After breaking somewhat unexpectedly into The Soft Power 30 in 2016, Russia continues its upward trajectory, climbing one place to 26. Russia has certainly been a prominent fixture in the international headlines this year. US President Donald Trump started his tenure commending President Putin’s strong leadership attributes, only to end up hounded by allegations that his administration was back-channelling with the Kremlin, during the 2016 presidential election. And since the US Intelligence Committee publicly concluded that the Kremlin interfered in the 2016 presidential election there has been further finger pointing in additional cases of election interference and state-supported hacking cases. On the flip side, Russian soft power has seen a boost with its handling of the Syrian peace process, having taken the driver’s seat in negotiations as Assad’s most powerful confidante and helped broker a cease-fire agreement. Outside of international relations, culture remains a strong point for Russia. Home to world-class institutions like the Bolshoi Ballet and Hermitage Museum, Russia’s projection of high culture can go toe-to-toe with any nation.
Russia holds onto its top-10 position in our Engagement sub-index, reflecting strong performances in its embassy network and permanent missions to multilateral organisations. Given the wealth of cultural assets Russia has at its fingertips, it’s possible to climb even higher in this sub-index with a greater emphasis on its cultural missions.
Russia narrowly avoids the bottom of our Government sub-index this year, sitting just above Brazil. According to Freedom House, “heavily flawed 2016 legislative elections further excluded opposition forces from the political process”, while the Economist Democracy Index notes that “authoritarian regimes such as Russia performed particularly poorly in the electoral process and pluralism category”. Russia does have a few redeeming government qualities, including number of think thanks.

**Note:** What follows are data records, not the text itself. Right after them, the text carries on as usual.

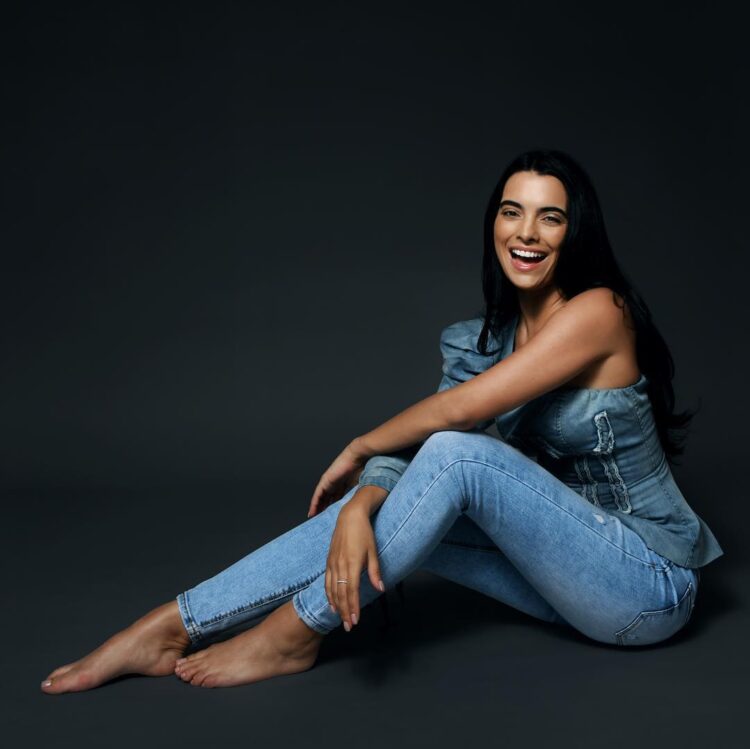 scarlet gruber feet 2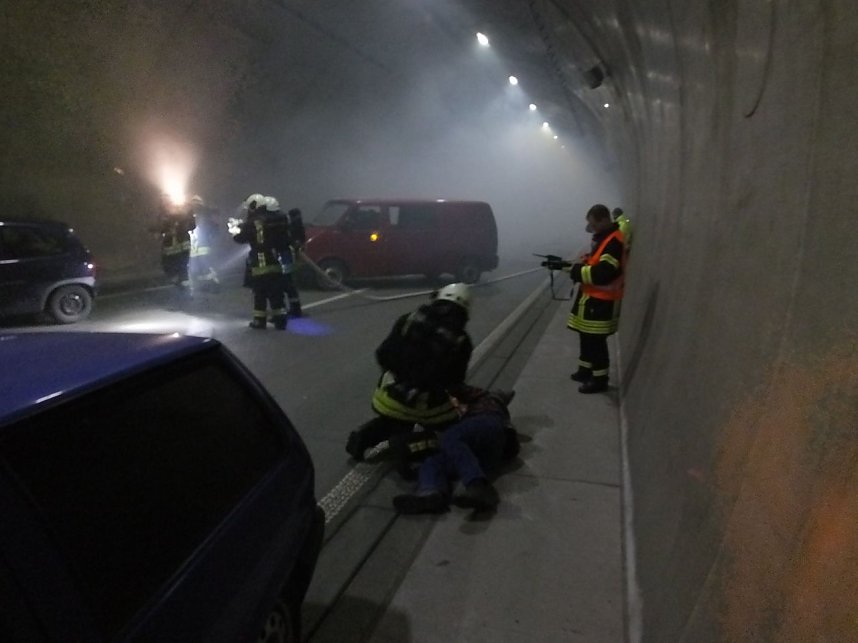 Gro&szlig;&uuml;bung im H&ouml;llbergtunnel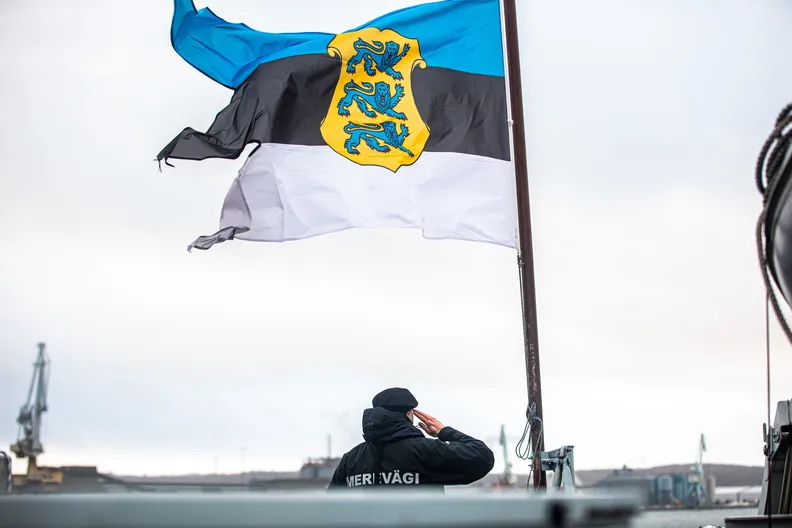 Эстония будет защищать суда в Красном море силами одного военного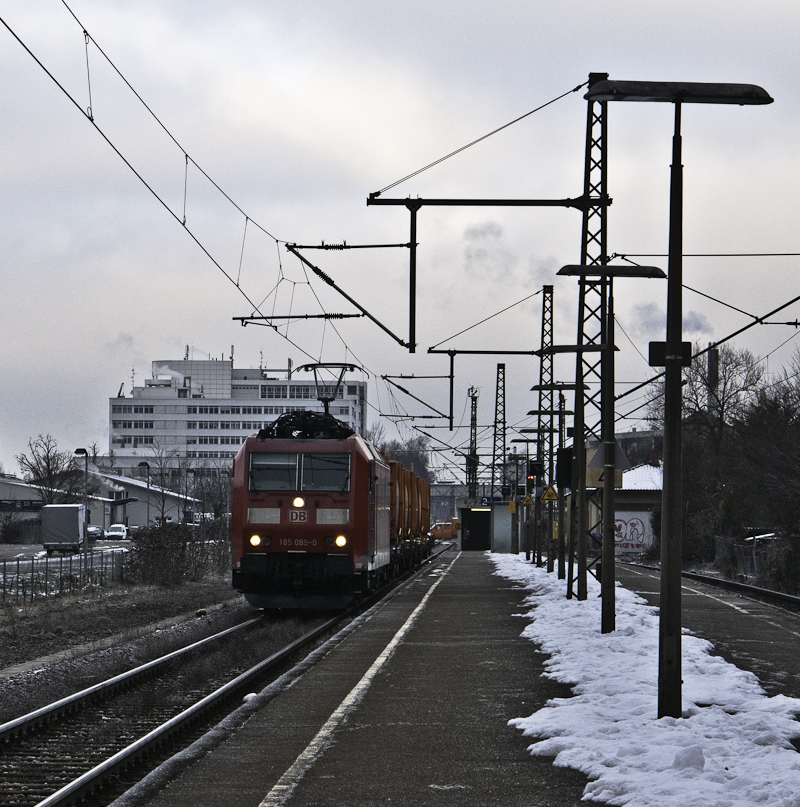 185 089-0 mit CS 47087 nach Weinfelden am 3. Januar 2011 in Konstanz Petershausen.
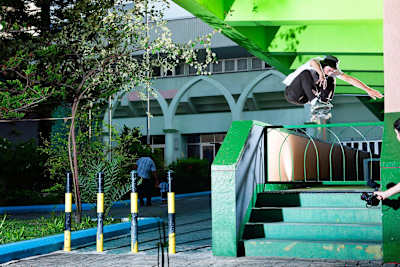 Nick Boserio salta sobre unas escaleras en Malé, las Maldivas.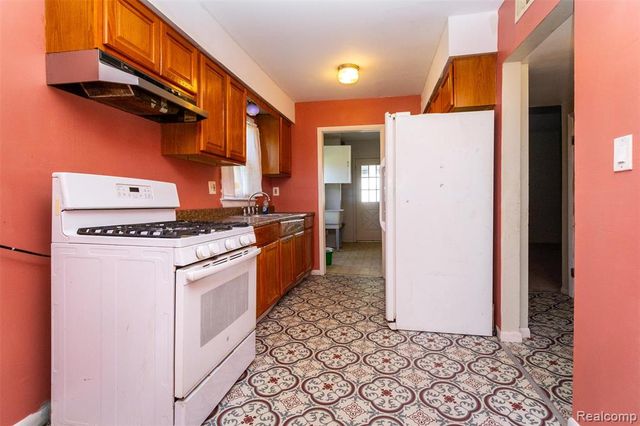 24567 Tallman, Warren, MI 48089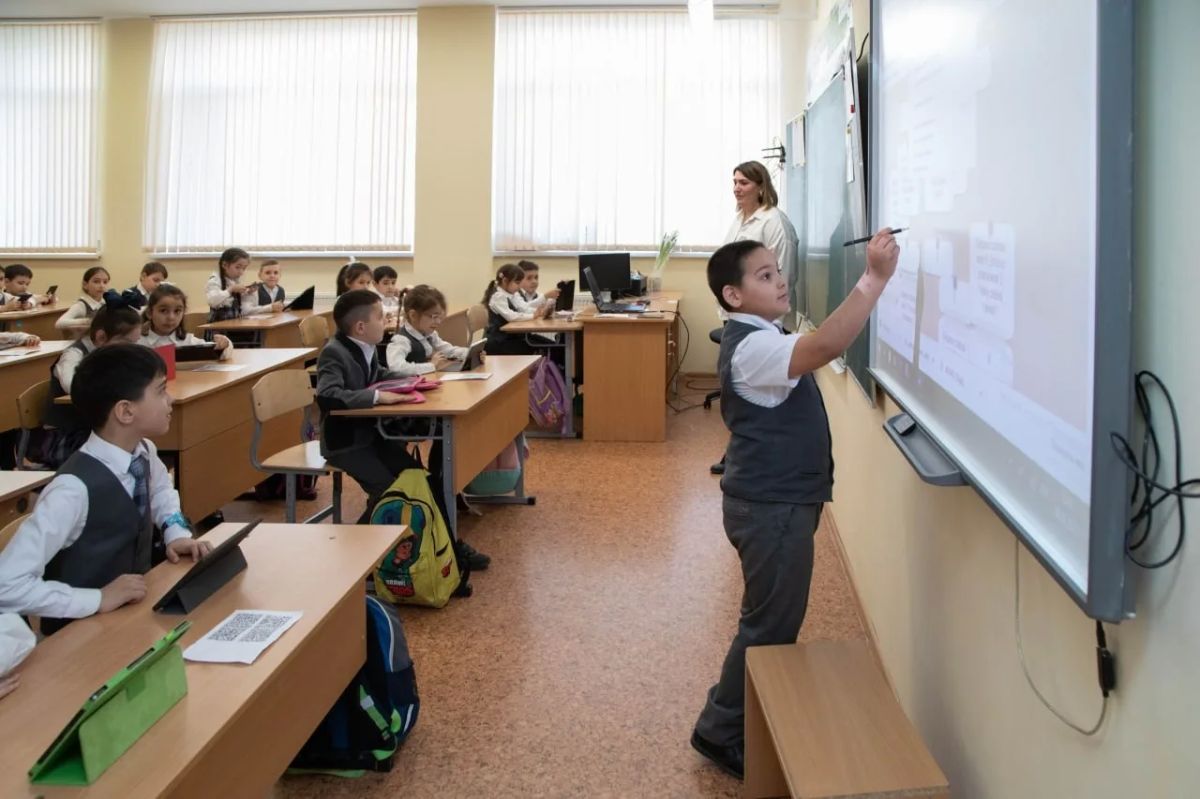 Владимир Константинов: Воспитывать детей — это призвание, кропотливый, созидательный труд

With all eyes (and scrutiny) on Russia in 2018 as it looks to hold both presidential elections and host the FIFA World Cup, the country needs to be seen as much more welcoming than it is currently. It performs the worst out of all 30 countries for “welcoming to tourists” according to our international polling. In foreign policy terms, the West is likely to remain suspicious of Russia for some time. A grand gesture of co-operation would certainly help to reset the narrative.